September 24, 2019
Seven Black Swans in the Middle East
By Martin KramerFrom the Yom Kippur War to the Arab Spring, events considered impossible happen in the Middle East with unusual frequency. Here are seven; when will the eighth appear?
The subject of strategic surprise is a large one, and it has inspired a fair amount of theoretical literature. The following catalogue isn’t intended as a contribution to theory. It is the evidence behind my personal observation that, for as long as I have studied the Middle East, all of the profoundly formative events have been “black swans,” imagined or predicted by almost no one. For an expert, that’s humbling (or should be).
But, first, what is a black swan? For centuries, it was assumed in Europe that all swans were white. The phrase “black swan” was used as we would use “flying pig”: a metaphor for something that couldn’t exist. But then a 17th-century Dutch explorer observed a black swan in Australia. That single sighting demolished an assumption that had stood since time immemorial.

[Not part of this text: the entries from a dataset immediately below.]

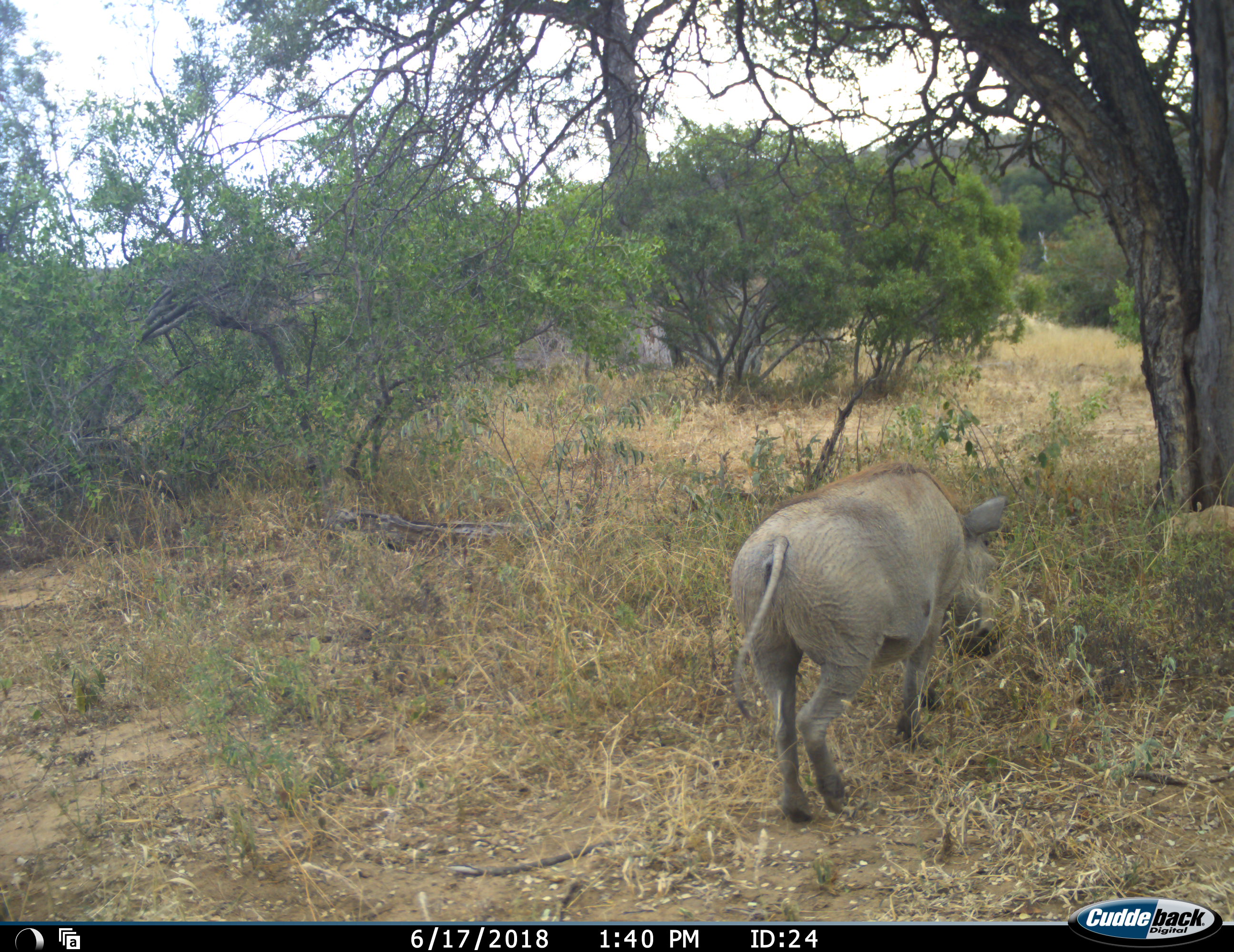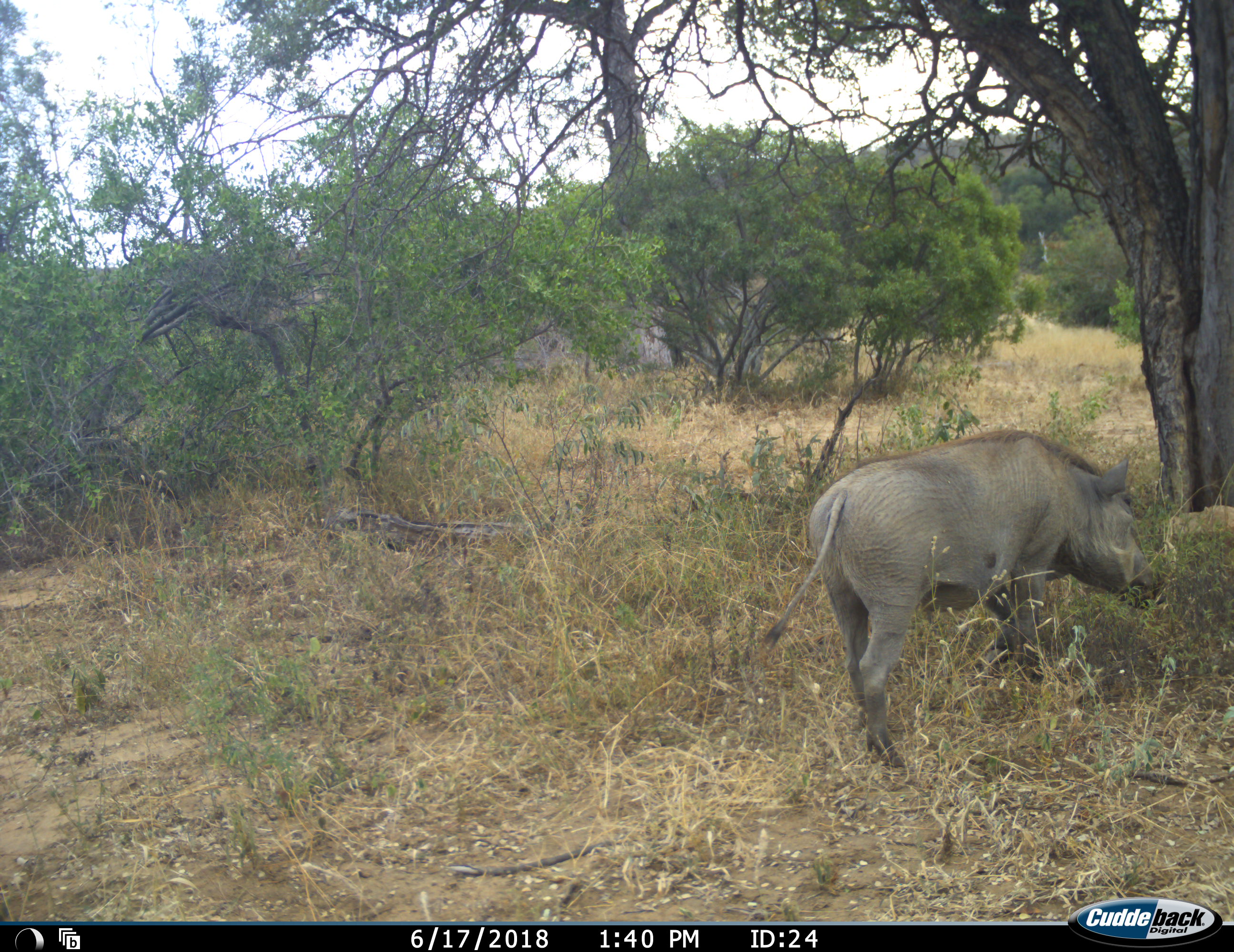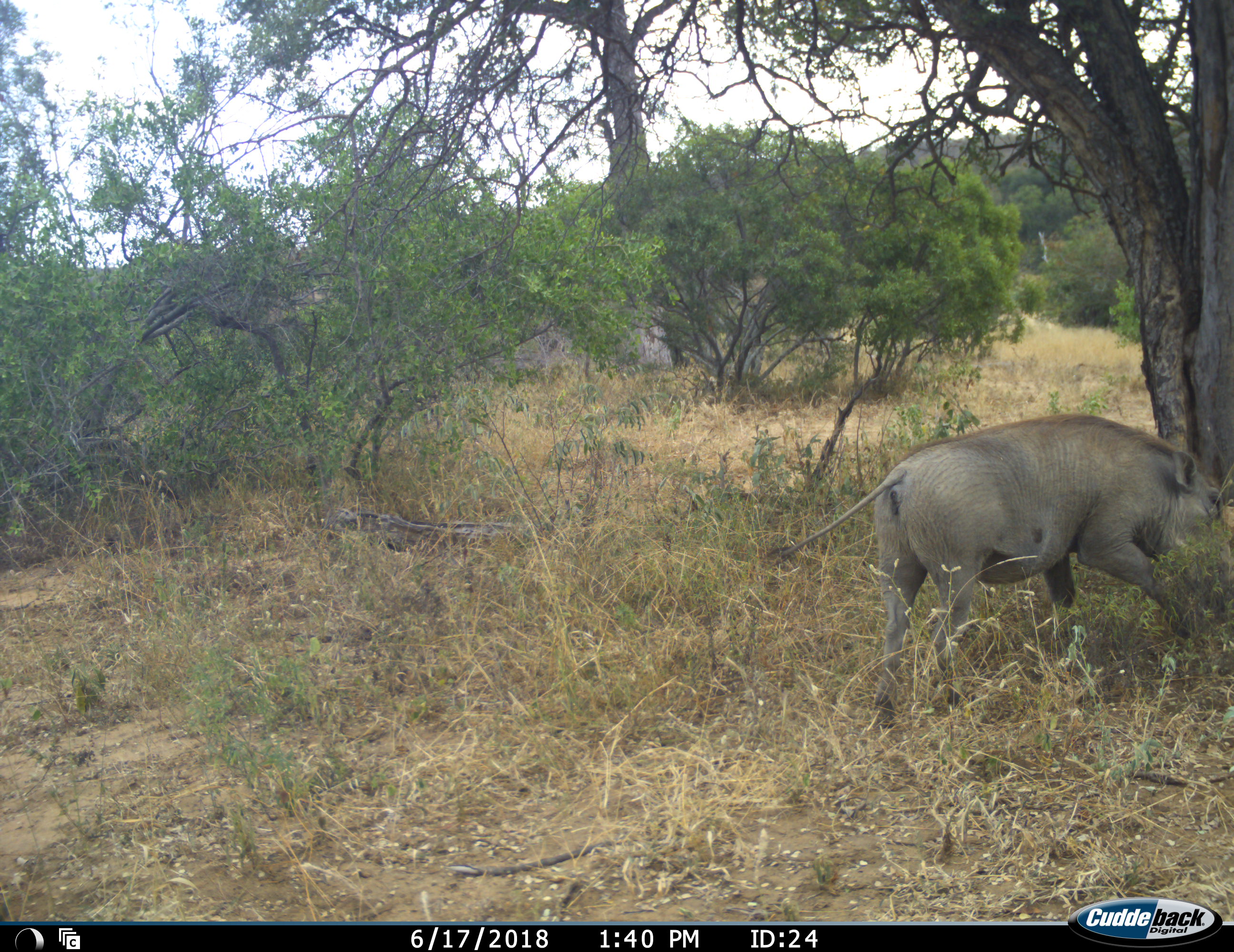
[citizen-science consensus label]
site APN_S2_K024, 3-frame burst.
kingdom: Animalia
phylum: Chordata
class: Mammalia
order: Artiodactyla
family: Suidae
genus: Phacochoerus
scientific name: Phacochoerus africanus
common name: warthog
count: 1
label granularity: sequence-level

The concept of a black-swan event was popularized a few years ago in a bestselling book with that title. Its flamboyant author, Nassim Nicholas Taleb, argued that the most dramatic changes in politics, economics, and technology come out of the blue. A black-swan event, ran his definition, “lies outside the realm of regular expectations, because nothing in the past can convincingly point to its possibility” (my emphases).